From the entries that follow, reproduce exactly and only the lines from the line with "this 600×400 image." to the line with "this 1400×788 image.", endpoints included.
--- Data Enclosed Below ---
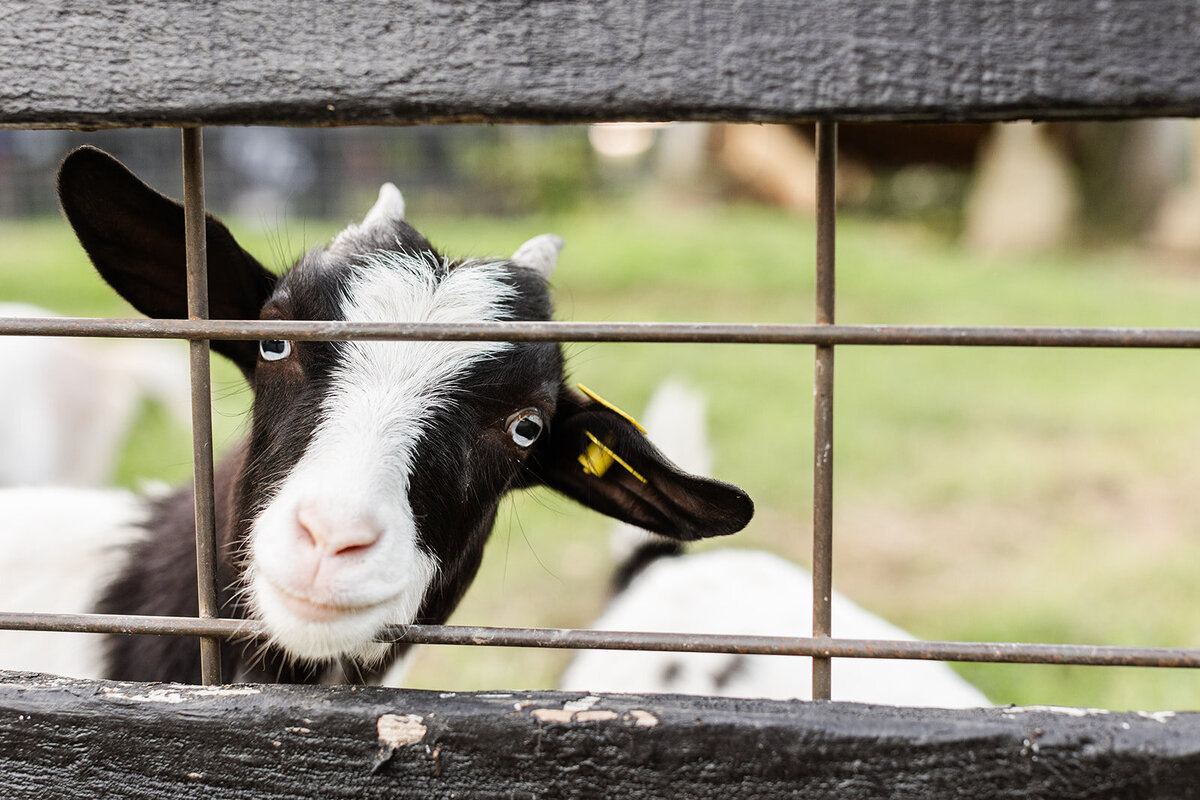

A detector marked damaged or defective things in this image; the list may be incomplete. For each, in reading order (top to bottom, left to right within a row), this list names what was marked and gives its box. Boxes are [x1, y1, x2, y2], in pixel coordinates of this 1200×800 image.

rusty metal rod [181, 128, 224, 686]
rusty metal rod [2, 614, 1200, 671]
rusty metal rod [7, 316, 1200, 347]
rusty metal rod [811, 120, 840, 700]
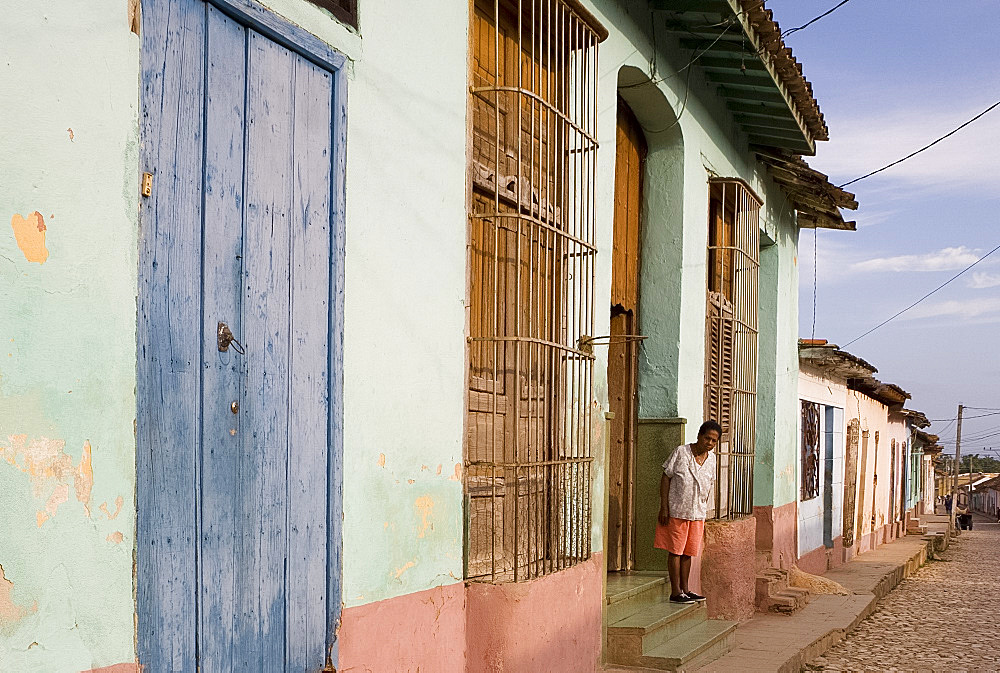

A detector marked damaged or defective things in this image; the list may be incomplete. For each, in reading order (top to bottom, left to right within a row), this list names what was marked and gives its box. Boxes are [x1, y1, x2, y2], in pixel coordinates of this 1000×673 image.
--- End of Enclosed Data ---
--- Data Enclosed Below ---
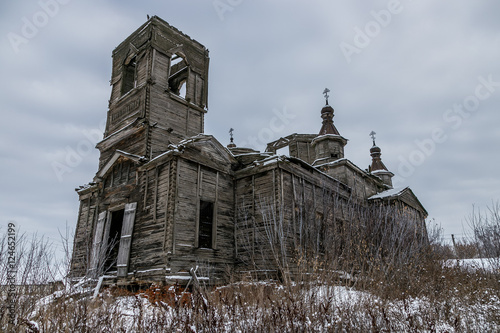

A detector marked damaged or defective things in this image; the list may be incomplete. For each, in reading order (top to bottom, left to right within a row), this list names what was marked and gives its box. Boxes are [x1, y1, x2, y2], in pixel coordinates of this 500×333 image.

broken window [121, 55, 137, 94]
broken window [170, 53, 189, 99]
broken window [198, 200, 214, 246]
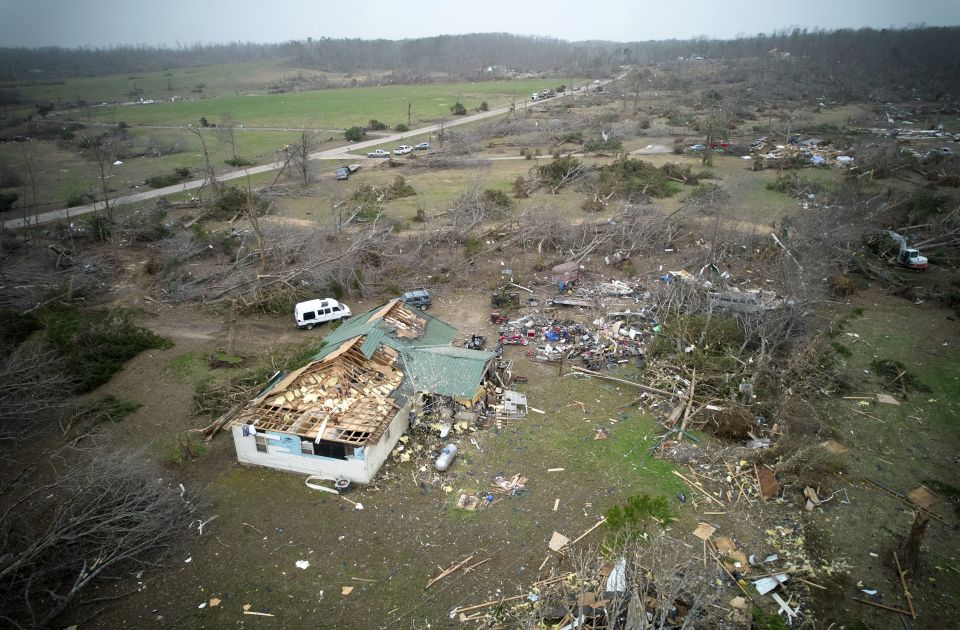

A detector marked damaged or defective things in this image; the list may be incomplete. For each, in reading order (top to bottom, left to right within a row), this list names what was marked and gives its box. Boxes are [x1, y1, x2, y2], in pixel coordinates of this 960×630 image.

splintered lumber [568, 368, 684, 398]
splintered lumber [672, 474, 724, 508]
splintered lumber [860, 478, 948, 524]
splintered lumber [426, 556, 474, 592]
--- End of Enclosed Data ---
--- Data Enclosed Below ---
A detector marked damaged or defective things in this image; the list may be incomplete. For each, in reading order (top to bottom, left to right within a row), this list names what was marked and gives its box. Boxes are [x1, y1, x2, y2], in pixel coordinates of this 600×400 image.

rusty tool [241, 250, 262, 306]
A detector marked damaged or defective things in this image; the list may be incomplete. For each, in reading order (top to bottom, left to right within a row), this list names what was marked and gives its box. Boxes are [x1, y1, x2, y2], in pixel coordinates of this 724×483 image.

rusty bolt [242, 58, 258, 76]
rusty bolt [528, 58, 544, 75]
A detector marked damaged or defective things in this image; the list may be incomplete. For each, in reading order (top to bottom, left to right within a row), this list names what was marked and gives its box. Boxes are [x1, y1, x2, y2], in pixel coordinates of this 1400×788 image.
--- End of Enclosed Data ---
**Solution**.
A detector marked damaged or defective things in this image; the list may be incomplete. For each, in reading order (top to bottom, left to right within a row), this list names what was marked and gives its box. Boxes are [x1, y1, x2, y2], in pixel coordinates of this 600×400 image.

rusty tool [241, 250, 262, 306]
A detector marked damaged or defective things in this image; the list may be incomplete. For each, in reading order (top to bottom, left to right within a row), this list names what was marked and gives its box. Boxes are [x1, y1, x2, y2], in pixel coordinates of this 724×483 image.

rusty bolt [242, 58, 258, 76]
rusty bolt [528, 58, 544, 75]
A detector marked damaged or defective things in this image; the list may be incomplete. For each, in reading order (top to bottom, left to right within a row), this list names what was marked and gives its box. Boxes are [x1, y1, x2, y2], in pixel coordinates of this 1400×788 image.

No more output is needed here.